#### Texto de referencia:
※ ※ ※

Pero, ¿cuáles son las razones que llevan a una mujer a minimizar de este modo las conductas que pueden llegar a acabar con su vida? ¿Qué la convierte en cómplice de su verdugo? No es extraño achacar estos comportamientos de trivialización a variables puramente sociales o demográficas. Pero la realidad nos demuestra día a día que no sólo las mujeres económicamente dependientes, con escasos recursos sociales o educativos o con hijos pequeños soportan esas situaciones; y tampoco parece que el amplio plantel de medidas sociales, legales y policiales introducidas por la Ley Orgánica 1/2004 de protección integral contra la violencia de género haya hecho disminuir estas conductas. ¿Qué está pasando entonces?

Somos seres sociales y el marco cultural en que nos desarrollamos tiene un peso importante en nuestro proceso de conformación psíquica. Las relaciones que establecemos con los otros van dibujando nuestro propio sentido de la identidad, nuestra propia autoestima, y la forma en que nos comportamos en nuevas interacciones sociales. Las ideologías ocultan los resortes de esa estructura, y así, muchas pautas de aprendizaje se reproducen inconscientemente más allá del deseo o los intereses del sujeto que las actúa.

Desde hace milenios hemos sido educadas y educados para interiorizar una imagen del género femenino como inferior al masculino, mediante la asunción de estereotipos, gestados en referencia a un orden simbólico patriarcal en el que el hombre ocupa el lugar del Sujeto, y la mujer el de la falta, el del Objeto, el de lo inferior. Valores transmitidos mediante procesos de enculturación a generaciones de féminas y varones. Así la conformación de la identidad, tanto femenina como masculina, dependería de este orden simbólico, de origen social, no biológico y por tanto modificable.

Tales procesos funcionan también mediante trivialización o negación de las conductas de violencia de género, en base a la consideración del varón como un ser naturalmente agresivo, liberándole de responsabilidad respecto a su conducta maltratante. El mismo cometido cumplen los mitos acerca de estos actos violentos contra la mujer, que dan una imagen de los mismos correspondiente a un fenómeno marginal, de escasa incidencia y consecuencias leves, ligado a bajos niveles socioeconómicos y a trastornos psicopatológicos, cuando la realidad es muy otra. No en vano la ONU ha definido el maltrato a las mujeres como el crimen encubierto más frecuente en el mundo.

※ ※ ※

#### Datos mostrados:
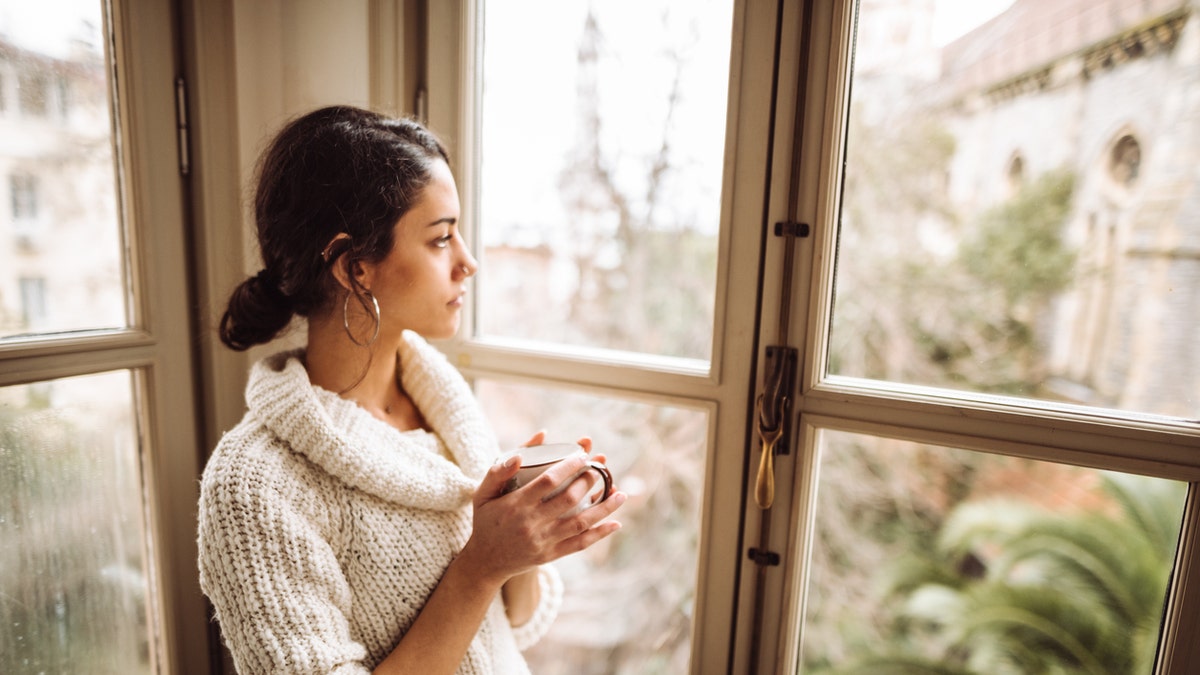 sad woman at window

※ ※ ※

#### Conjunto de tareas:
1. Según el texto sobre la violencia de género, ¿cómo ha definido la ONU el maltrato a las mujeres?
2. Prosiga el texto sobre la violencia de género a partir del punto en que termina.
Los datos son material aparte y no forman parte del texto sobre la violencia de género.

#### Respuestas esperadas:
1. Como el crimen encubierto más frecuente en el mundo.

2.
Es éste el mecanismo por el que las propias víctimas niegan la realidad de las situaciones que viven, llegando incluso a considerar al agresor como incapaz de ser responsable de su conducta de maltrato. A su vez, tales procesos afectan al significado que se da al 'yo' y al 'otro', y tienen un efecto organizativo sobre el diseño de las relaciones familiares, lo que ayudará a perpetuar las ideas sobre la posición subordinada de las mujeres, mediante procesos de socialización, asumiendo que esos mecanismos sociales no son sino reflejo de la inferioridad natural de la misma.

Vivimos en una sociedad donde se nombra sólo en masculino, donde aún muchas mujeres ganan un menor salario por igual trabajo, donde aún se nos veta el acceso a clubes y cofradías, donde las mujeres siguen realizando doble jornada, y preguntando a sus Letradas si, cuando se inicia el proceso de separación, el marido tiene derecho a seguir 'haciendo uso del matrimonio'. No nos engañemos. Puede que nuestro marco legal sea cada vez más justo e igualitario, pero mientras no seamos capaces de ver estas desigualdades que se atrincheran en nuestro inconsciente más profundo, ninguna medida social o legal podrá acabar con la lacra de la violencia machista.

Blanca Cantón Román, abogada y licenciada en Psicología.